As an experienced front-end developer I must say that I don't really understand why the complexity of building websites is growing instead of going down. We have build thousands of front-end frameworks and all of them try to solve the same issues that should have been solved by the browsers themselves a long time ago. We implement complex "routers" and "server-side-rendering" to show specific content when the URL in the address matches a specific value, while the entire web architecture was made exactly for this purpose, to show some content when you go to an URL. Tens of years of "evolution" and we just keep making everything slower and more complex for no reason, apart from being bored or wanting to be trendy.
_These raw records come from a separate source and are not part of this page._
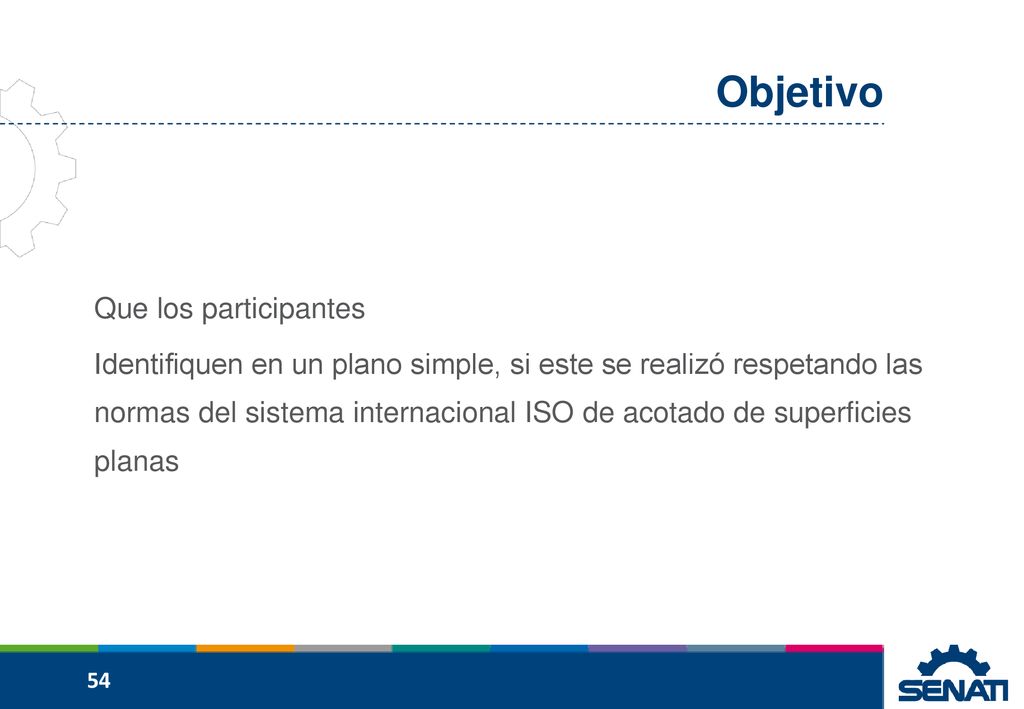 Objetivo

Que los participantes

Identifiquen en un plano simple, si este se realizó respetando las normas del sistema internacional ISO de acotado de superficies planas

54

SENATI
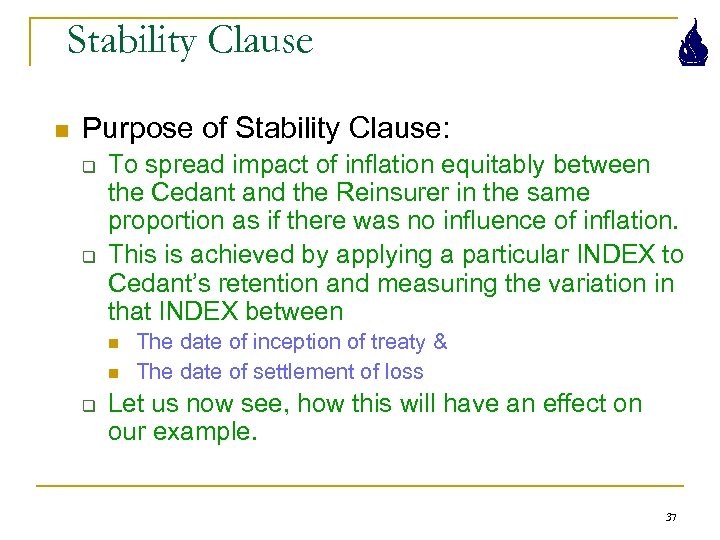 Stability Clause

Purpose of Stability Clause:

To spread impact of inflation equitably between the Cedant and the Reinsurer in the same proportion as if there was no influence of inflation.

This is achieved by applying a particular INDEX to Cedant's retention and measuring the variation in that INDEX between

The date of inception of treaty &

The date of settlement of loss

Let us now see, how this will have an effect on our example.

37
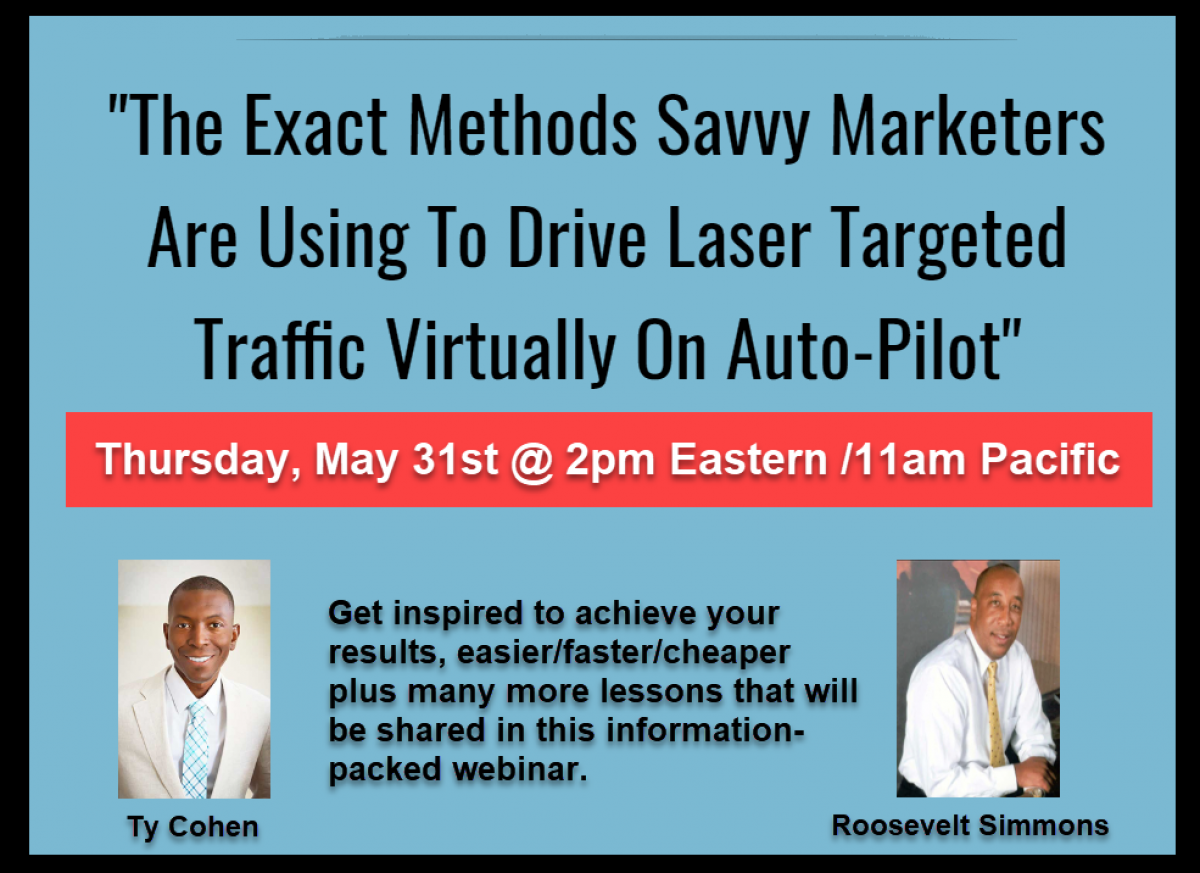 "The Exact Methods Savvy Marketers Are Using To Drive Laser Targeted Traffic Virtually On Auto-Pilot"

Thursday, May 31st @ 2pm Eastern /11am Pacific

Get inspired to achieve your results, easier/faster/cheaper plus many more lessons that will be shared in this information-packed webinar.

Ty Cohen

Roosevelt Simmons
I know all those frameworks exist to solve a specific problem, but while doing so we are creating hundreds of problems that never existed before.

Part of it is that the web platform itself can't evolve as fast as industry would like it to, so in the meantime we pull together/test out new features we'd like to see in JavaScript, until the web can implement them natively. Just look at jQuery: it was a proving ground for fetch(), document.querySelector(), and more. Now it's unnecessary.

Part of it I think is that we're still in a period of growing-pains. The web is transitioning from a document platform to an app platform, and until it fully catches up to that mandate, we have to bridge the gap with layers upon layers of frameworks. I think we're entering the downslope of that process, but it isn't finished.

That said, I do wonder why there isn't so much as a proposal for native HTML templating (the tag doesn't count). This has been industry-standard practice for 5 years now and would benefit immensely from a native implementation. It seems like it's well past time to get that ball rolling.

> I do wonder why there isn't so much as a proposal for native HTML templating

There were XHTML with XLSTs. It was widely rejected, most people didn't even see the point.

We need a little more than that, though. You can accomplish that right now with JS template string literals and innerHTML:

  function myComponent(props) {
    return `
      
${props.name}
` } ... document.body.innerHTML = myComponent({ name: "Bob" });
The problem is that it always completely obliterates the DOM, instead of changing just the parts that need to change. The browser, of course, has plenty of information with which to do that in C++ instead of requiring the use of something like React. But for some reason it hasn't been implemented.